» TASK REQUIREMENTS
Set down all of the data exactly. Pictures stay out of the copy.

» PROVIDED ENTRIES

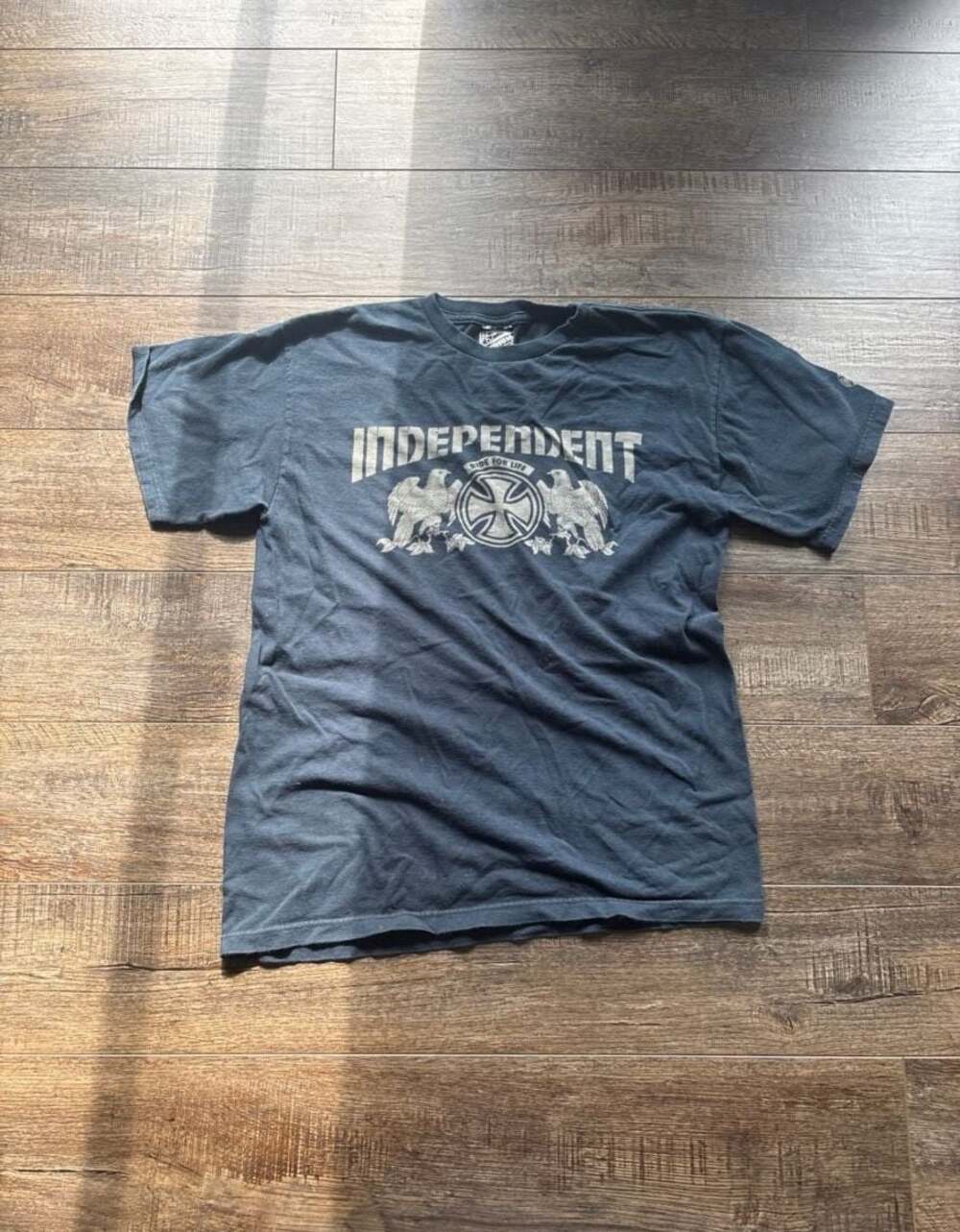 Independent trucks vintage tee made in USA M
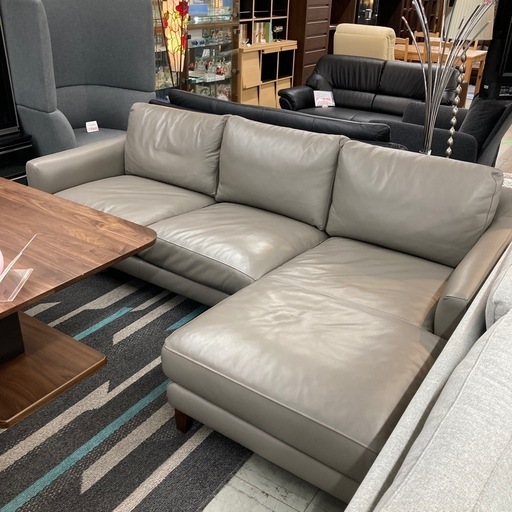 本革製カウチソファー　※キズ・シミあり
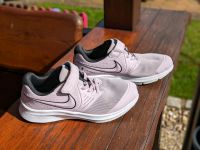 Nike Schuhe, Größe 33,5, Farbe Flieder Nordrhein-Westfalen - Castrop-Rauxel Vorschau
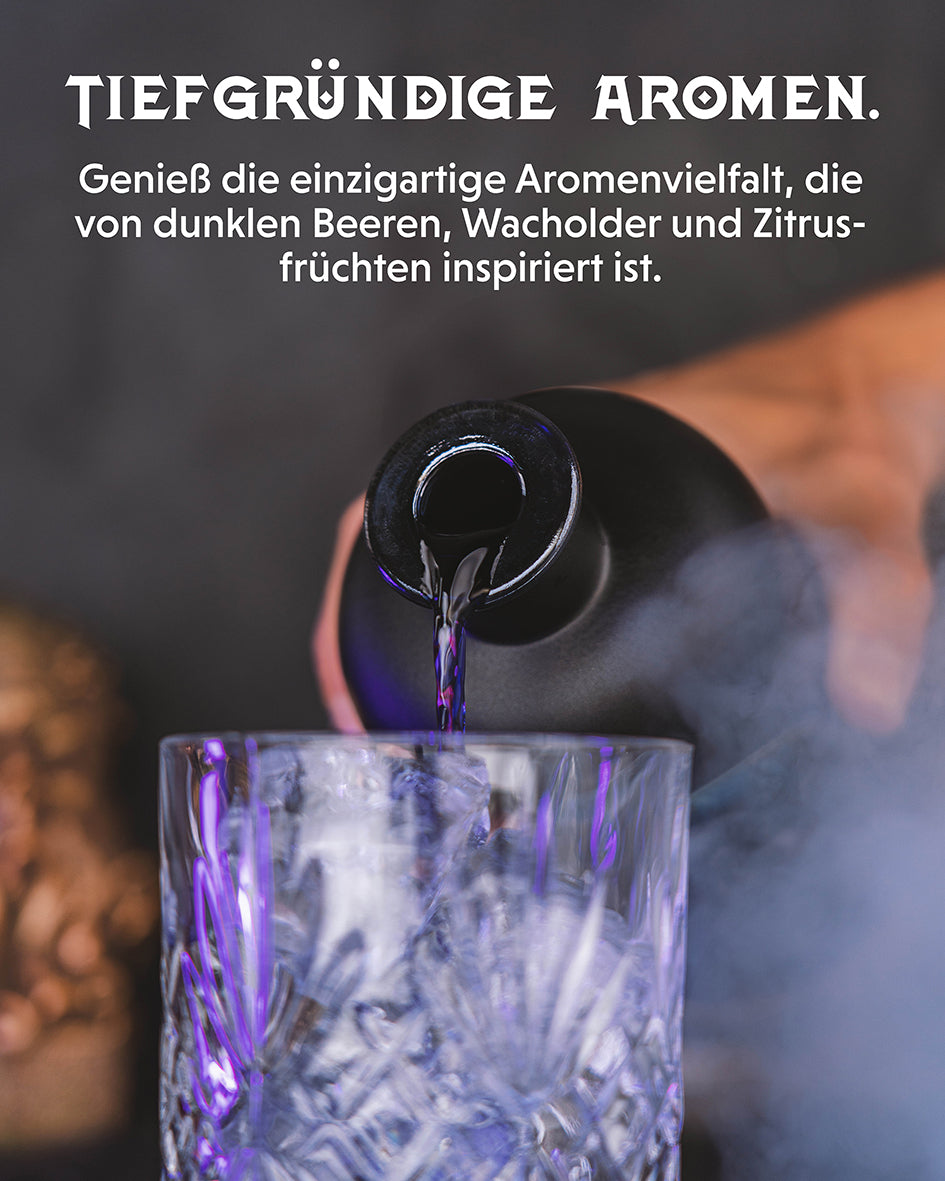 Tiefgründige Aromen, Einzigartige Aromenvielfalt von dunklen Beeren, Wacholder und Zitrus-Früchten, Black Gin wird in ein geschliffenes Glas mit Eis eingegossen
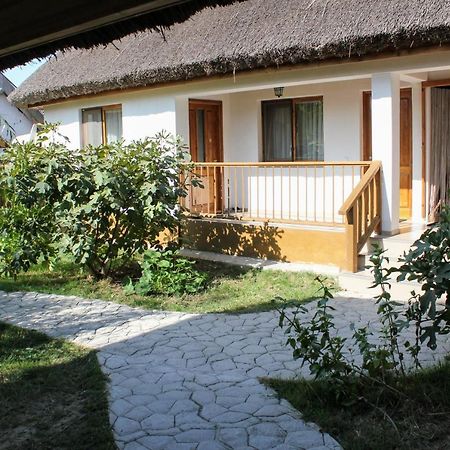 Cerdacul Cu Stuf Hotel Sfantu Gheorghe  Ngoại thất bức ảnh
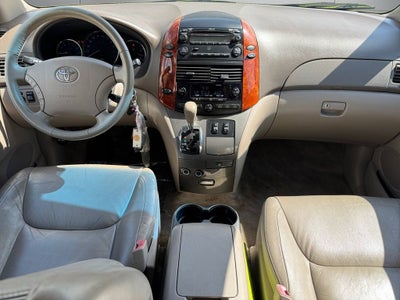 2010 Toyota Sienna XLE FWD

» TASK RESPONSE
 Independent trucks vintage tee made in USA M
 本革製カウチソファー　※キズ・シミあり
 Nike Schuhe, Größe 33,5, Farbe Flieder Nordrhein-Westfalen - Castrop-Rauxel Vorschau
 Tiefgründige Aromen, Einzigartige Aromenvielfalt von dunklen Beeren, Wacholder und Zitrus-Früchten, Black Gin wird in ein geschliffenes Glas mit Eis eingegossen
 Cerdacul Cu Stuf Hotel Sfantu Gheorghe  Ngoại thất bức ảnh
 2010 Toyota Sienna XLE FWD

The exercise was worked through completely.